By MythDarK 1 Comments
This is what I've got so far:
A mental trip twelve years back in time.
I think the biggest impact was when a good friend of mine one day, as if from nowhere , said he no longer wanted to hang out with me . He thought it was tedious to have to spend time with someone who for years has been subjected to bullying by older students at the school . And when it was also time for us to be upgraded to high school was it apparently even more relevant to actually get the relationship we had on a wider distance, even if we were studying in the same class those next four years.
After this event, I can now see a slow but sure fall in my social skills. I had more difficult to dare to make contact with new acquaintances , even though we seemed to have much in common. Daring to trust new people suddenly became much more difficult . Something I had not experienced before, at all. I used to be a very open person who cared about everyone in his presence, who always gave the new people more chances to make their first impression.
It affected not only relations with new friends, but also how to handle strong emotions such as love.
Daring to show that I liked another girl a lot had not been a huge problem before. Sure, I was not always straightforward, but I dared to always give subtle clues that I was really interested in that person.
But it also went down, in a much higher rate than you might think.
What really made the most painful about the love in my early teens was when a girl I was interested in for a longer period of time found out that I was in love with her. She began to also give me subtle signals back.
One day she began to send little notes in class, and put finely written letters in my locker.

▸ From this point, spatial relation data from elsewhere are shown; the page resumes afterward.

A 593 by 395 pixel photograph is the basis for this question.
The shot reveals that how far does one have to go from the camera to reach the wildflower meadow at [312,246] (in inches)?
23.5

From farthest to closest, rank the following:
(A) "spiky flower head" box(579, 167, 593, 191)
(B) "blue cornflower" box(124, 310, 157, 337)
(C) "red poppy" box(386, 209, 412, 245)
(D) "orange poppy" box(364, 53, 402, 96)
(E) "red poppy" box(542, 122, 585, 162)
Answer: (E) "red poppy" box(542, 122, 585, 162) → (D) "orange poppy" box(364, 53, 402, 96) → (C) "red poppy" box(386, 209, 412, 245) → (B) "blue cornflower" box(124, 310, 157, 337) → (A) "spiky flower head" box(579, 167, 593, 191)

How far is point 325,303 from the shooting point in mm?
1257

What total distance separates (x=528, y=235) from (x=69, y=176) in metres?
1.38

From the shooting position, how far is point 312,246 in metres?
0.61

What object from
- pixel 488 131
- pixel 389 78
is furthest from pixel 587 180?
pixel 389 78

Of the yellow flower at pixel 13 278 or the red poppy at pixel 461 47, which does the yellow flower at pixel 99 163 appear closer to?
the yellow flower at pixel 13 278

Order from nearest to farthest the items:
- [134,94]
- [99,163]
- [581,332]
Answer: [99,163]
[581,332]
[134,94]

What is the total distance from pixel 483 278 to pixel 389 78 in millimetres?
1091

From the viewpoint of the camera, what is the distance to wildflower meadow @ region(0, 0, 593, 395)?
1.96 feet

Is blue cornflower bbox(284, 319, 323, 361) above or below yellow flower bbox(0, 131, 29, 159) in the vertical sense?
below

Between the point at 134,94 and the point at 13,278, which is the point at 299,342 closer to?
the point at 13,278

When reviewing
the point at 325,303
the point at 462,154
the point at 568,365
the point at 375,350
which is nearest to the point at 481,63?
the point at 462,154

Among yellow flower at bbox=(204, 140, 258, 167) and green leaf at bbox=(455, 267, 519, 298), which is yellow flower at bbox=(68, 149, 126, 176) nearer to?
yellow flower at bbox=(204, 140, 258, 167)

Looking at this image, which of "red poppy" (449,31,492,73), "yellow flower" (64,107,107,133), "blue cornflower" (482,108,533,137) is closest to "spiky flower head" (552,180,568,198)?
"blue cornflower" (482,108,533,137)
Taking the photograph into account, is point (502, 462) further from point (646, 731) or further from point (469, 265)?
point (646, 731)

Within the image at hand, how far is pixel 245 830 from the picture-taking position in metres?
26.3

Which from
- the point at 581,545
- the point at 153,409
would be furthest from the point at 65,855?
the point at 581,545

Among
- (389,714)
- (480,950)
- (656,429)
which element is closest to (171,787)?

I answered of course her messages, in the belief that everything that was written staid between her and me.
As you may have already figured out by now is that she shared the details with others. Too many other people. In the end, everybody knew what was going on, and what had been written by her was more or less just a very entertaining game with my emotions at stake. Nevertheless, she was rather kind to me afterwards, but her way of humiliating me in front of large parts of my classmates took a hard beat on my heart, and even more so on my mind.
When it was time to start high school, my social skills hade fallen so close to the bottom I've ever been. I was very difficult to deal with , and it was clear how people didn't really know how they should behave around me. Nevertheless, I was given a lot of new opportunities from some individuals who seemed to have some interst in getting to know me better. It took over a year, almost two years before I felt reasonably comfortable with my newfound friends.
I'm still amazed at how these amazing people even could deal with me, how they actually held out for me to improve myself.
Just the fact that when I almost dropped out of school during the last semester, they I asked me to at least participate in the exam events.
I'm still after all these years very greatful to all of those of stood up for me back then. Without them my life could have ended or at least been a lot worse than it is as of today.